You can apply this same tactic with community colleges, libraries, Boys & Girls clubs, social service agencies that provide for young people and more. And if you, the business owner, don’t relish speaking in front of groups, there probably is a young apprentice who does and would relish the opportunity — perhaps speaking at his or her own school.
And there’s a short version of this approach. On business cards, customer receipts, your company vehicles, add a line: “Ask me about careers in plumbing.” You might get a call from a motivated young person who is a good potential apprentice, or from a parent — one who also might need a plumber someday. Even if you don’t get a call right away, the message sent is this: “I’ve made a good living with my plumbing business.” In other words, you’re a good plumber to call when the shower valve decides to give up the ghost during a visit from the in-laws.

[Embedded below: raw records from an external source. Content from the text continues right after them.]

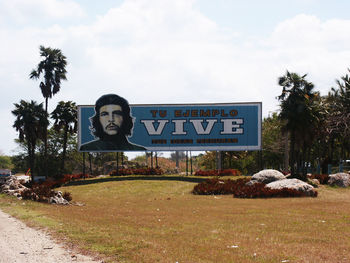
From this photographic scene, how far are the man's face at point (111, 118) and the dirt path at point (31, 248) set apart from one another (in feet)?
107

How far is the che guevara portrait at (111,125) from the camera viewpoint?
4653 cm

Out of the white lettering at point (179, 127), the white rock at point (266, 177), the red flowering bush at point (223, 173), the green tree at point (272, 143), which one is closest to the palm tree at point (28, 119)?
the white lettering at point (179, 127)

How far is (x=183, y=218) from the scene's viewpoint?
56.3 ft

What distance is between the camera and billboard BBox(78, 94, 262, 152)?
45.5 m

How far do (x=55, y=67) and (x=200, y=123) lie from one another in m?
21.4

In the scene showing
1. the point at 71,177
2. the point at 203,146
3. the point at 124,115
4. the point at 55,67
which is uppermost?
the point at 55,67

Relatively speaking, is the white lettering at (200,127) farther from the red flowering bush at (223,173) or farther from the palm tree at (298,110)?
the palm tree at (298,110)

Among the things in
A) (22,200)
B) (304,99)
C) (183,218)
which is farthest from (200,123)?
(183,218)

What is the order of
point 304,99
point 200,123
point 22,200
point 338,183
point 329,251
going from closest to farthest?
point 329,251
point 22,200
point 338,183
point 304,99
point 200,123

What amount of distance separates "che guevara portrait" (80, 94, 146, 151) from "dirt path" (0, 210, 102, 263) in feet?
107

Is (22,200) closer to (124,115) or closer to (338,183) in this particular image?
(124,115)

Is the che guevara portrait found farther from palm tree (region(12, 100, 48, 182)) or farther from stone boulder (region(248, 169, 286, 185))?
stone boulder (region(248, 169, 286, 185))

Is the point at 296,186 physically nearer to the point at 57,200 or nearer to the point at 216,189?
the point at 216,189

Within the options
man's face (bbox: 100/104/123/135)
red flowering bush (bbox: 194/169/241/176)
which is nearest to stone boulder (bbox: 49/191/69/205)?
Answer: man's face (bbox: 100/104/123/135)
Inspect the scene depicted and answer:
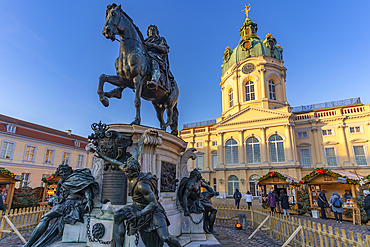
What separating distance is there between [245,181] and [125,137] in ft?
90.2

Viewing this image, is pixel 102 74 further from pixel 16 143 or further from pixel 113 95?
pixel 16 143

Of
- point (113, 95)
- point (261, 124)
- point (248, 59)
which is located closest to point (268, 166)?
point (261, 124)

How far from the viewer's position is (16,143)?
72.8 feet

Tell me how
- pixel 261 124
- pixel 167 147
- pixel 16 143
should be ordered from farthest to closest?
pixel 261 124 → pixel 16 143 → pixel 167 147

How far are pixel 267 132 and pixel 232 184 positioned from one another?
902 centimetres

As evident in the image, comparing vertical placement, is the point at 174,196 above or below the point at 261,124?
below

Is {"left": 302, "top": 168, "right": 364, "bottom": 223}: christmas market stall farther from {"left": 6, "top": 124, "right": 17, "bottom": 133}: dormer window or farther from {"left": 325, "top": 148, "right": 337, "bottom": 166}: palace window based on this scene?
{"left": 6, "top": 124, "right": 17, "bottom": 133}: dormer window

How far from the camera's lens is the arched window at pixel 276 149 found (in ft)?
92.2

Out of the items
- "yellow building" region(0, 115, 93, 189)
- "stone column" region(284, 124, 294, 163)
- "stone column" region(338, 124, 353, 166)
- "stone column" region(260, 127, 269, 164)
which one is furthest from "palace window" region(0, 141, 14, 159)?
"stone column" region(338, 124, 353, 166)

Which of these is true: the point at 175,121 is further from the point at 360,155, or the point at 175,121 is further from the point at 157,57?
the point at 360,155

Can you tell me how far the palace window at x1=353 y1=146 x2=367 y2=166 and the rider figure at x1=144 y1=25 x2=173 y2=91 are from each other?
1188 inches

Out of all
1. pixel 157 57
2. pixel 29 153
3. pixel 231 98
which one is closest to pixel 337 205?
pixel 157 57

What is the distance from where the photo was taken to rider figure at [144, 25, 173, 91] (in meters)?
5.33

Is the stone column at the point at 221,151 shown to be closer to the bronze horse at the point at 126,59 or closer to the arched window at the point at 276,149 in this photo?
the arched window at the point at 276,149
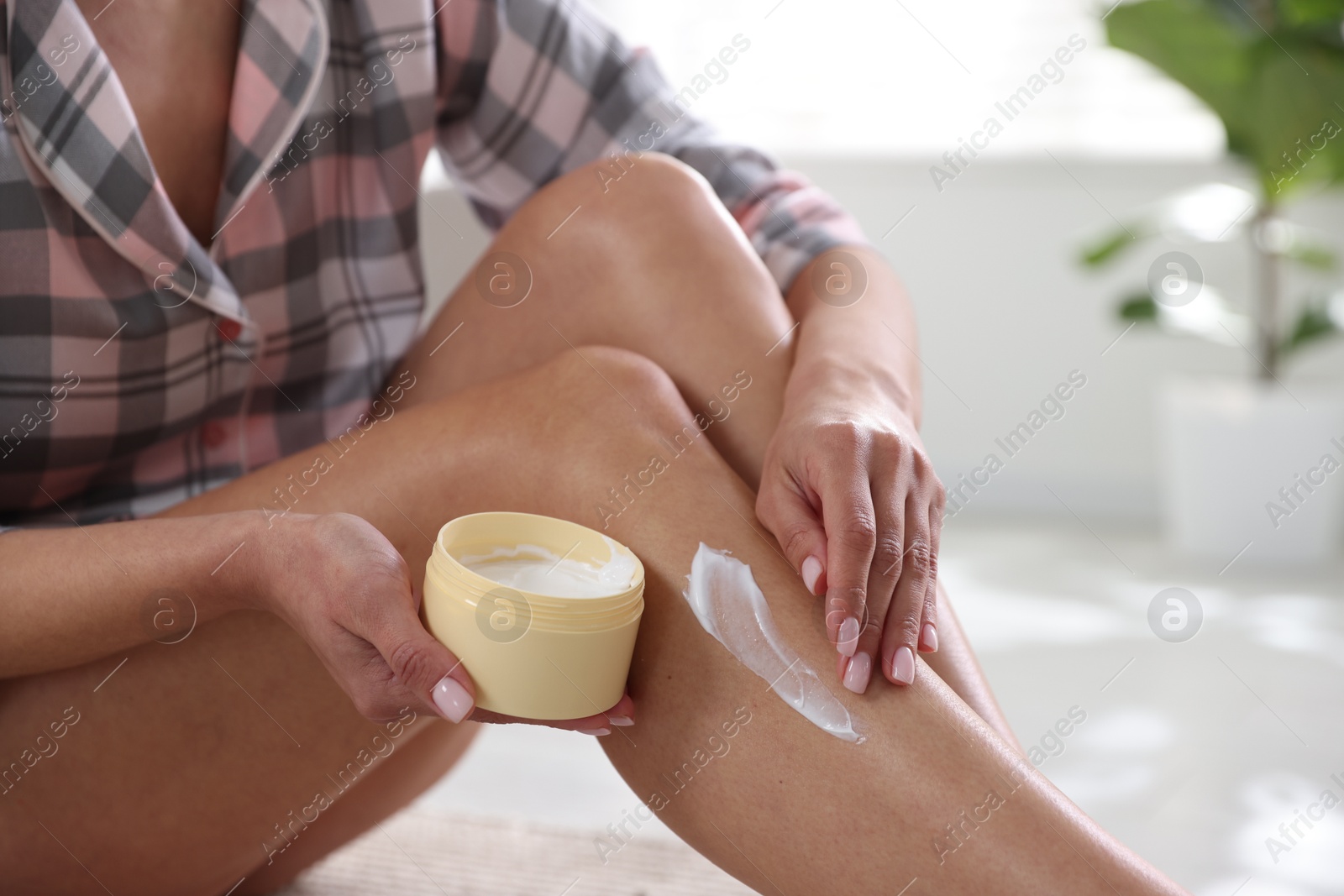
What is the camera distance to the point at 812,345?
67cm

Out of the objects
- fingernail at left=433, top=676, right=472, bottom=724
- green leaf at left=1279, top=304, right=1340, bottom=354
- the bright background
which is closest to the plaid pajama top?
fingernail at left=433, top=676, right=472, bottom=724

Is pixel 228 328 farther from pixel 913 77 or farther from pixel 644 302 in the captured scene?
pixel 913 77

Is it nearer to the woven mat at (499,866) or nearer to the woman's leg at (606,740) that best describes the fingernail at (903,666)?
the woman's leg at (606,740)

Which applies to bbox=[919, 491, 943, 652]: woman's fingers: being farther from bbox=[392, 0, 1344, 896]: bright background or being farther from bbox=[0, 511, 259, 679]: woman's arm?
bbox=[392, 0, 1344, 896]: bright background

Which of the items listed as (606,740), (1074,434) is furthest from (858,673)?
(1074,434)

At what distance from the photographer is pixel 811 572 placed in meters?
0.55

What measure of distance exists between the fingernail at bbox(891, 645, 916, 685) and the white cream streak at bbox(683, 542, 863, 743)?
0.03 meters

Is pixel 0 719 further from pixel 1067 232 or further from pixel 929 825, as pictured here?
pixel 1067 232

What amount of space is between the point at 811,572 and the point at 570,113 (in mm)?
468

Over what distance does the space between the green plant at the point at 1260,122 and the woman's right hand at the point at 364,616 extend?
63.4 inches

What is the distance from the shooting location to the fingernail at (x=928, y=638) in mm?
564

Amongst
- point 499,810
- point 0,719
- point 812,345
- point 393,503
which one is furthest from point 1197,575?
point 0,719

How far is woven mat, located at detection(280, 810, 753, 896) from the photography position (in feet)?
2.92

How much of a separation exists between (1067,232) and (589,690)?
192 cm
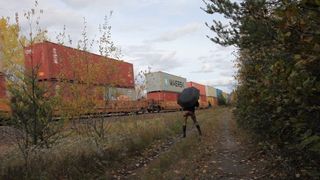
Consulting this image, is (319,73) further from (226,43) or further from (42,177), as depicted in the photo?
(42,177)

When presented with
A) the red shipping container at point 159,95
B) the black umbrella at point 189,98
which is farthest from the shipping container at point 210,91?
the black umbrella at point 189,98

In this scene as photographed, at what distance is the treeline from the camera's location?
3217mm

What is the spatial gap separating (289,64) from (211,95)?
83.3 m

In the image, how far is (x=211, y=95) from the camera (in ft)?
287

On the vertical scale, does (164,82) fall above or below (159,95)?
above

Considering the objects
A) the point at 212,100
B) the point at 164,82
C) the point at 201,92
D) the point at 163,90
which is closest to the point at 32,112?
the point at 163,90

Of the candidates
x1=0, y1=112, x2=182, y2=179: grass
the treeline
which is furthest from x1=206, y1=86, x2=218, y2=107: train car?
the treeline

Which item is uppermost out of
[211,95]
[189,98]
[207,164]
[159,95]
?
[211,95]

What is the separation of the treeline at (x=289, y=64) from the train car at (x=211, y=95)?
73.9 meters

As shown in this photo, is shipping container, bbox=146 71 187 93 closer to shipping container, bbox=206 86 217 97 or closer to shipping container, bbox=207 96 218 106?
shipping container, bbox=206 86 217 97

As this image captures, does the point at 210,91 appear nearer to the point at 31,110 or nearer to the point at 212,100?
the point at 212,100

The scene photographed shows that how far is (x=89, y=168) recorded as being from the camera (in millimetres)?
9195

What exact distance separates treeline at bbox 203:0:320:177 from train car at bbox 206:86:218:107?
242 feet

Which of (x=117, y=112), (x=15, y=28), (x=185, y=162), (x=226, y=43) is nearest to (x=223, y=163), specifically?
(x=185, y=162)
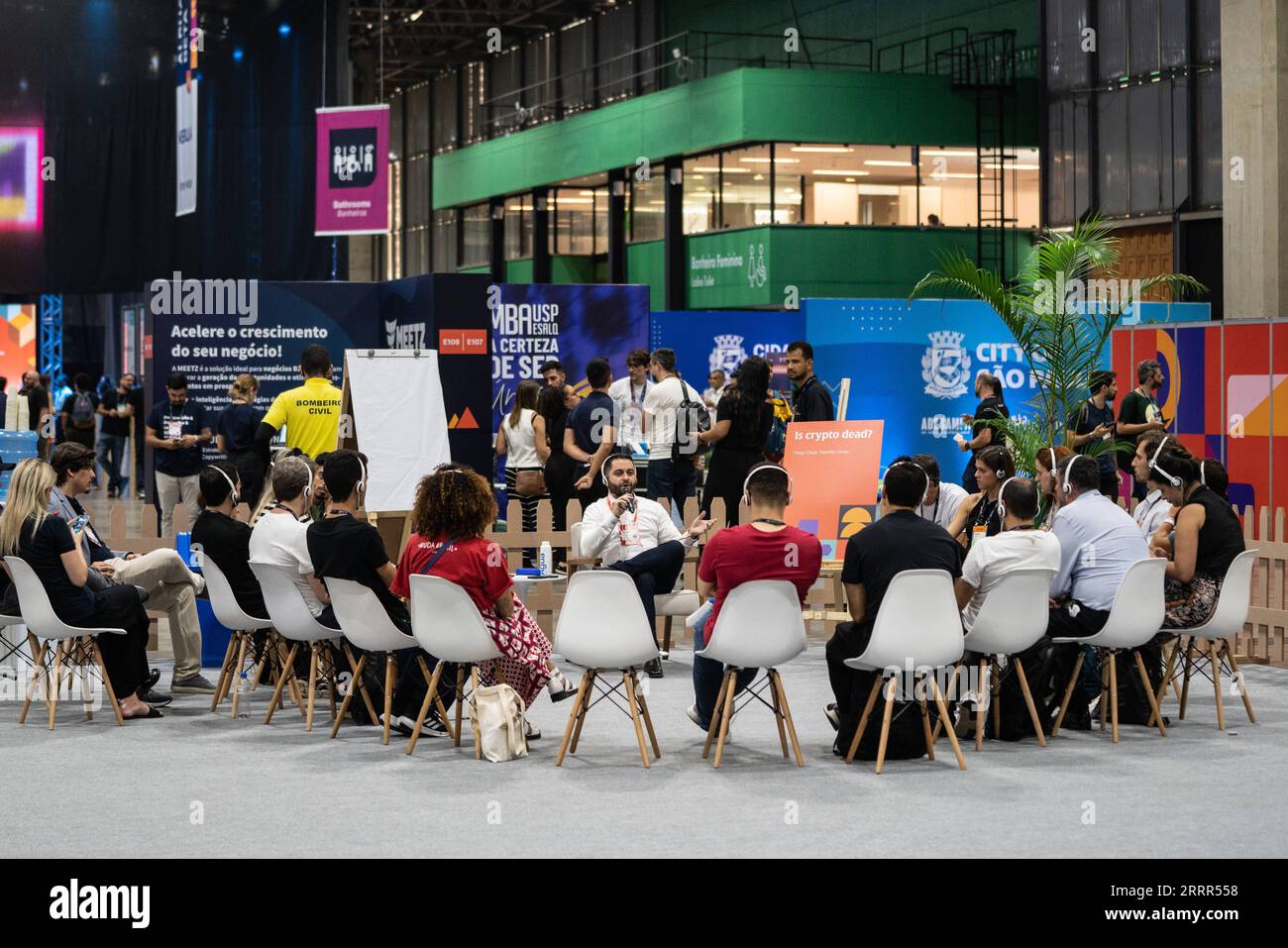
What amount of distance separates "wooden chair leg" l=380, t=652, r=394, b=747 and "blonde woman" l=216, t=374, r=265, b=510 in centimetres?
486

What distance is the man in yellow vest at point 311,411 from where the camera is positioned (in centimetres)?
1135

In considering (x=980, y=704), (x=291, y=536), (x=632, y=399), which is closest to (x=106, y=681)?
(x=291, y=536)

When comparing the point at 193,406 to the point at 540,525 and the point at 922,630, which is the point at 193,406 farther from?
the point at 922,630

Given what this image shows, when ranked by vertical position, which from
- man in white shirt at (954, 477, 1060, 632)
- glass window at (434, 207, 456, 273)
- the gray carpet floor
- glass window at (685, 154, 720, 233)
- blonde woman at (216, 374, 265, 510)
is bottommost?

What we’re advocating is making an effort that simultaneously promotes your industry by addressing a real problem while promoting your business in a way that could pay benefits immediately.
Help inform the public
Back to the Stanley Black & Decker study. Findings from the Makers Index will have a big influence on how you talk to young people, potential employees, teachers and parents. Stress to your audience:
Financial security. Roughly 90% of young people and parents say starting a career in fewer than the four years of a college education is appealing. But only 42% of young people expect skilled tradespeople to make $50,000 to start, and almost 20% think pay starts at less than $20,000. You can address those misconceptions without revealing your own pay structure. And add this fact: After five years at work, a tradesperson will have made $140,000 more than a college-educated worker — with no debt accrued from student loans.
They can acquire the skills. Of the 40% of young people who don’t feel trades careers are a good option, only 12% say they just don’t like manual work. The vast majority assume they’re not going to be able to learn the skills. You can counter this perception by asking your audience to participate hands-on. Have a student try to turn an old multi-turn valve from a water supply and then a smooth new 90-degree lever valve. Ask him or her to describe the effort. You’ve started to demystify manual work. Then explain what the term “apprentice” means and what you look for in one — certain aptitudes that audience members might realize they have.
That you’re available to talk. Fewer than half of young people have ever talked about skilled trades careers with a skilled tradesperson. Remind your audience of your name and your company’s name and tell them to call. And send that message elsewhere. According to the study, more than 60% of skilled workers with less than 10 years’ experience said that the media were influential in their thinking about career plans, with the internet (32%) and social media (21%) being the most influential.
That the industry is open to males and females. Teen boys, as you might have guessed, tend to be more aware than girls of careers in the trades and the potential benefits. For example, 69% of boys and 52% of girls agree that the trades are a “good option.” Still, the fact that more than half of girls have this view is a promising sign. Interestingly, it’s the parents who are more divided: Dads are more than twice as likely as moms to see the trades as a good option. So wherever you spread the message, speak to both sexes and remember that young women might be more receptive to your career message than you would have expected.
We’ve covered the key points of Stanley Black & Decker’s Makers Index — the first it has conducted — and suggested how you can integrate its findings into messaging that can help your industry and your own business. Now get out there and spread the good news yourself.